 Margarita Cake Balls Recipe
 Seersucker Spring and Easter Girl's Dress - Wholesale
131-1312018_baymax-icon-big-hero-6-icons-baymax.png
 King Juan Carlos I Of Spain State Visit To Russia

§ §

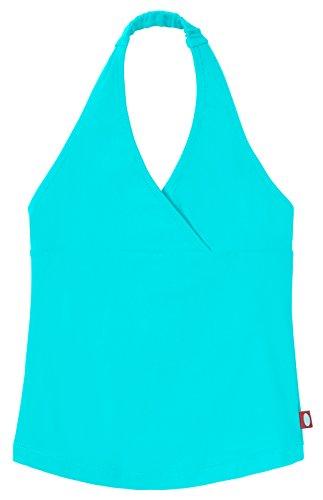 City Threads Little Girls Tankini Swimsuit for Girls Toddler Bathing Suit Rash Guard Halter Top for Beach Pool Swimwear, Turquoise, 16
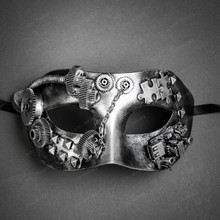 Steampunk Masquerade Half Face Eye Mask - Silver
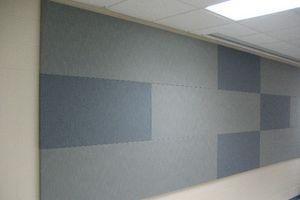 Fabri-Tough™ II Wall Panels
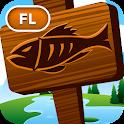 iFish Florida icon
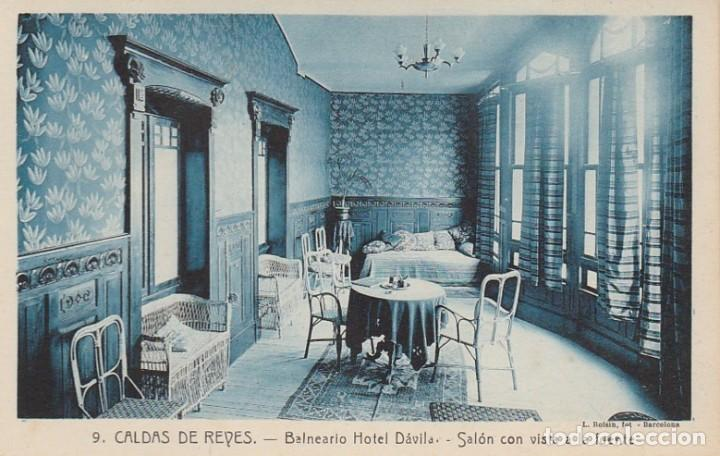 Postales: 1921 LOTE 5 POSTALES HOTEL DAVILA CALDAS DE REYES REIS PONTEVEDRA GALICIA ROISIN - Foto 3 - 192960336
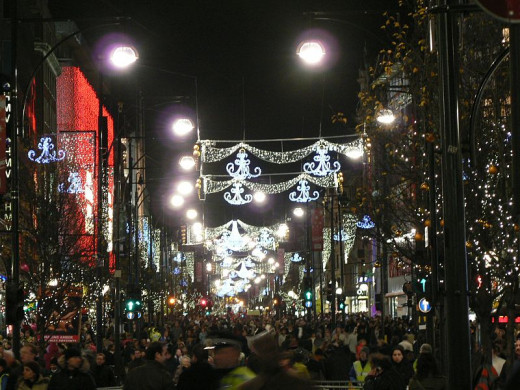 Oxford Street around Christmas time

§ §

> **Task objective**:
Above this instruction are the records; retype exactly the lines from the one containing "Margarita Cake Balls Recipe" up to and including the one containing "King Juan Carlos".

> **Exercise output**:
 Margarita Cake Balls Recipe
 Seersucker Spring and Easter Girl's Dress - Wholesale
131-1312018_baymax-icon-big-hero-6-icons-baymax.png
 King Juan Carlos I Of Spain State Visit To Russia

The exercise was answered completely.